Fort McAllister, on the Great Ogeechee River, Ga., was this day bombarded by a fleet of iron-clad monitors and mortar-schooners, under the command of Captain Drayton; but, after an almost incessant fire of eight hours duration, they failed to reduce it.--(Doc. 129.)
John Maginnis, late editor of the New Orleans True Delta, died this day.--A grand review of the rebel forces at Mobile, Ala., took place this day, by Major-Generals Withers and Buckner, and Brigadier-Generals Slaughter and Cummins. After the review, four pieces of artillery captured at Murfreesboro, were presented by General Withers, on behalf of the Alabamians and Tennesseeans in the army of the Tennessee, to the army of Mobile. Each piece was inscribed with the names of Alabamians who fell in that battle.--Mobile Advertiser.

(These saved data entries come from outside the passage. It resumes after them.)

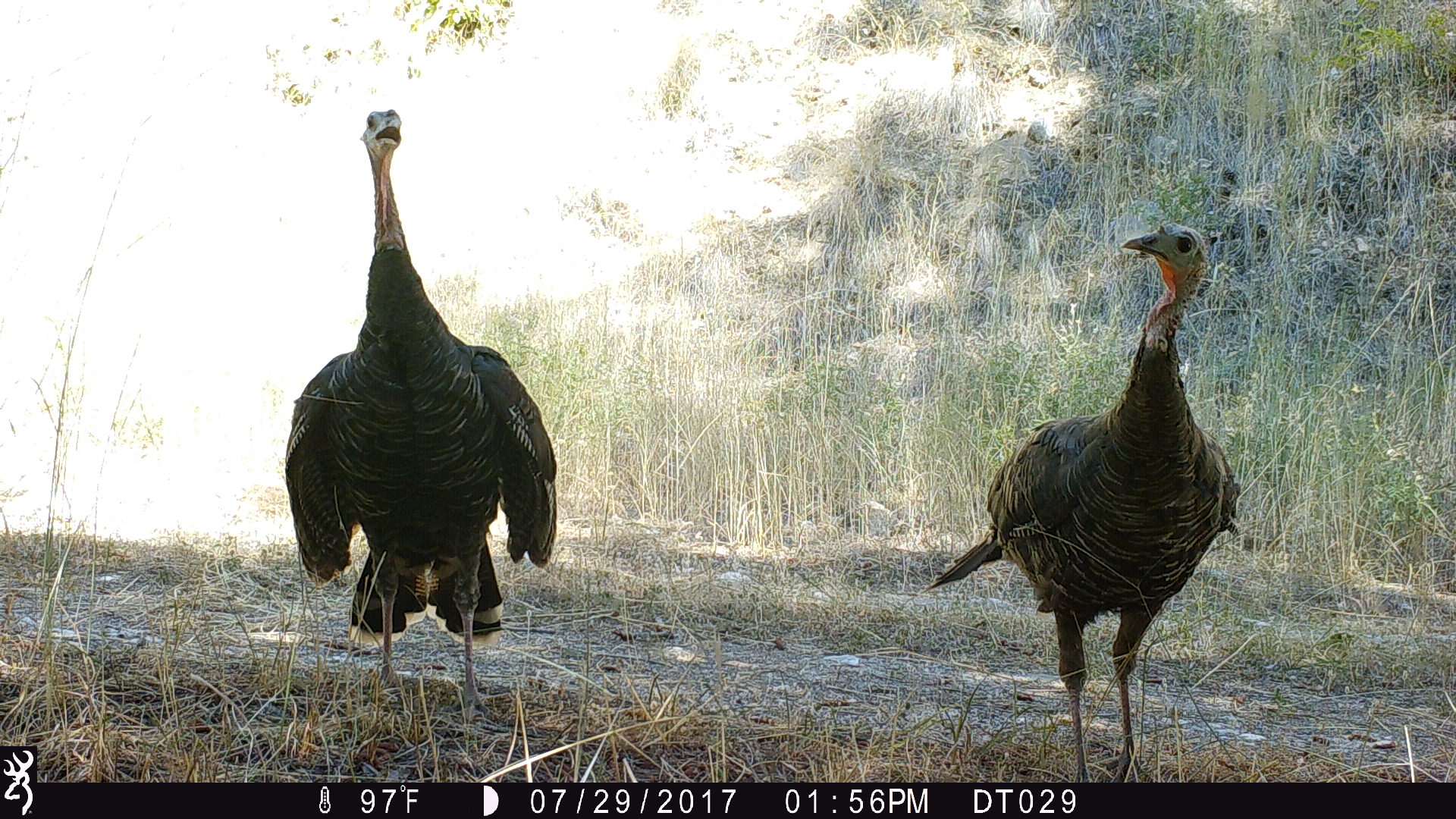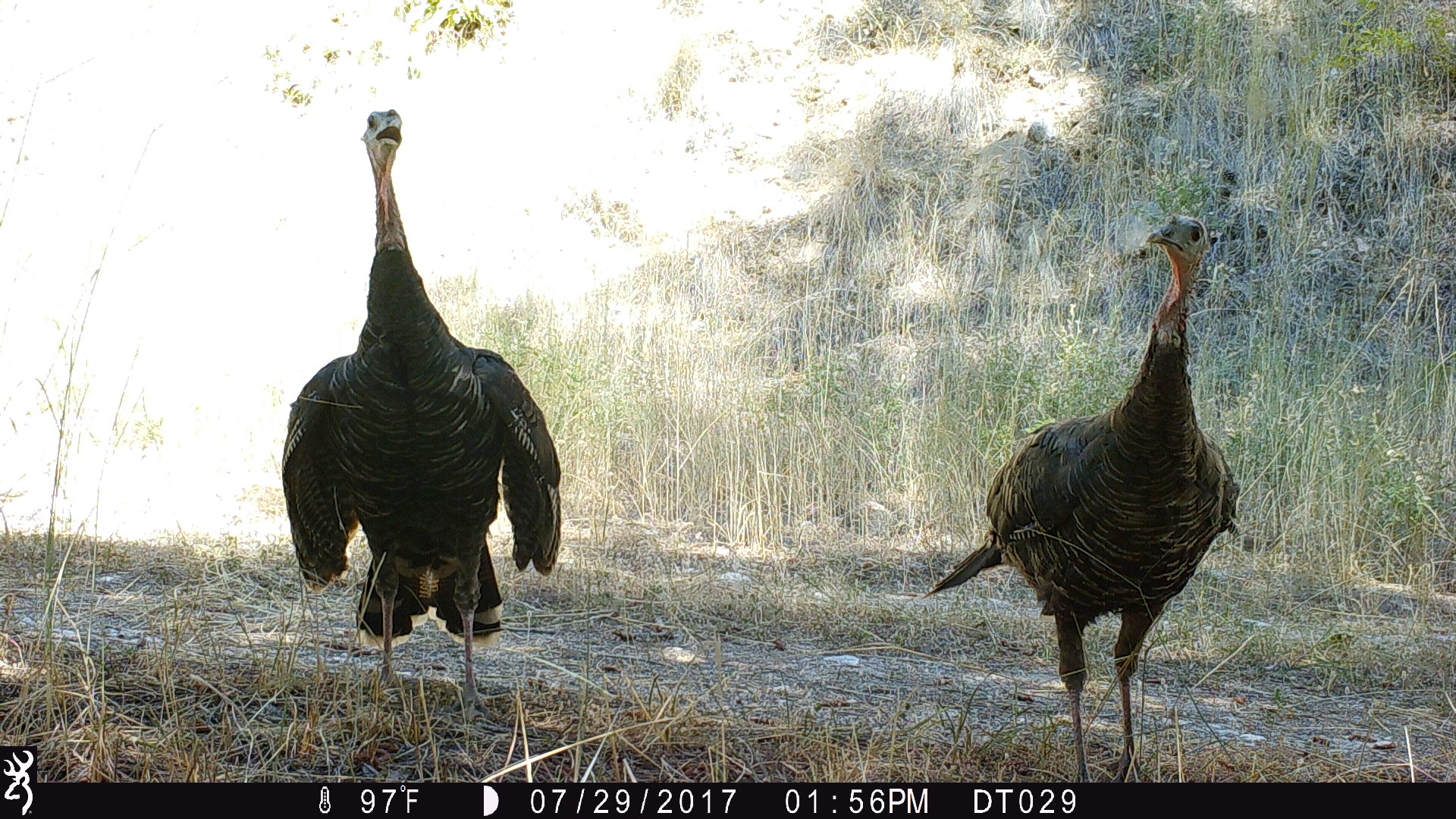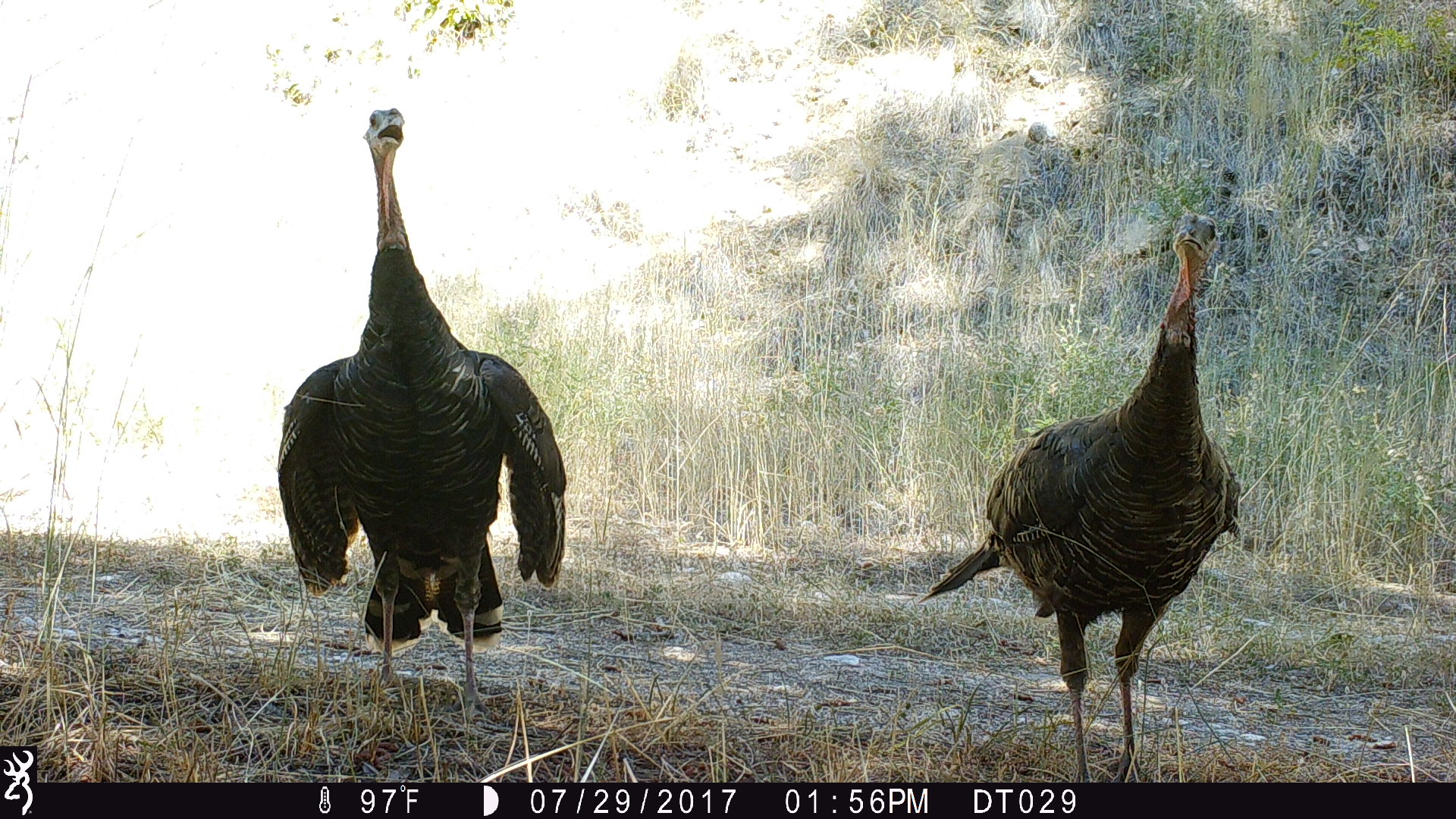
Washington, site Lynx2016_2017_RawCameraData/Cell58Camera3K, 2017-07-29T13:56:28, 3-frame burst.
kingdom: Animalia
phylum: Chordata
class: Aves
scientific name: Aves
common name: birds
Aves (birds). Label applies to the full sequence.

First Lieutenant Gilbert S. Lawrence was dismissed the service of the United States for saying in the presence of officers and civilians, “I have no confidence in General Hooker. Burnside was stuck in the mud, and he will be stuck worse;” and also for publicly declaring: “I want to get out of the service. I don't believe we will succeed. I am dissatisfied generally. Nobody but McClellan can command this army.” --New York Tribune.
The schooner Kingfisher was captured and burned by the rebel privateer Alabama in latitude 1° 20 “, longitude 26° 20” .--The Spanish sloop Relampago was captured at Charlotte Harbor, Fla., by the National blockading schooner, James S. Chambers.--The Southern Union, a journal published in Georgia, having proposed to reconstruct the old Union of the States, was reprimanded by the Atlanta Confederacy, which asserted that “there are fewer abolitionists in Massachusetts than reconstructionists in Georgia.”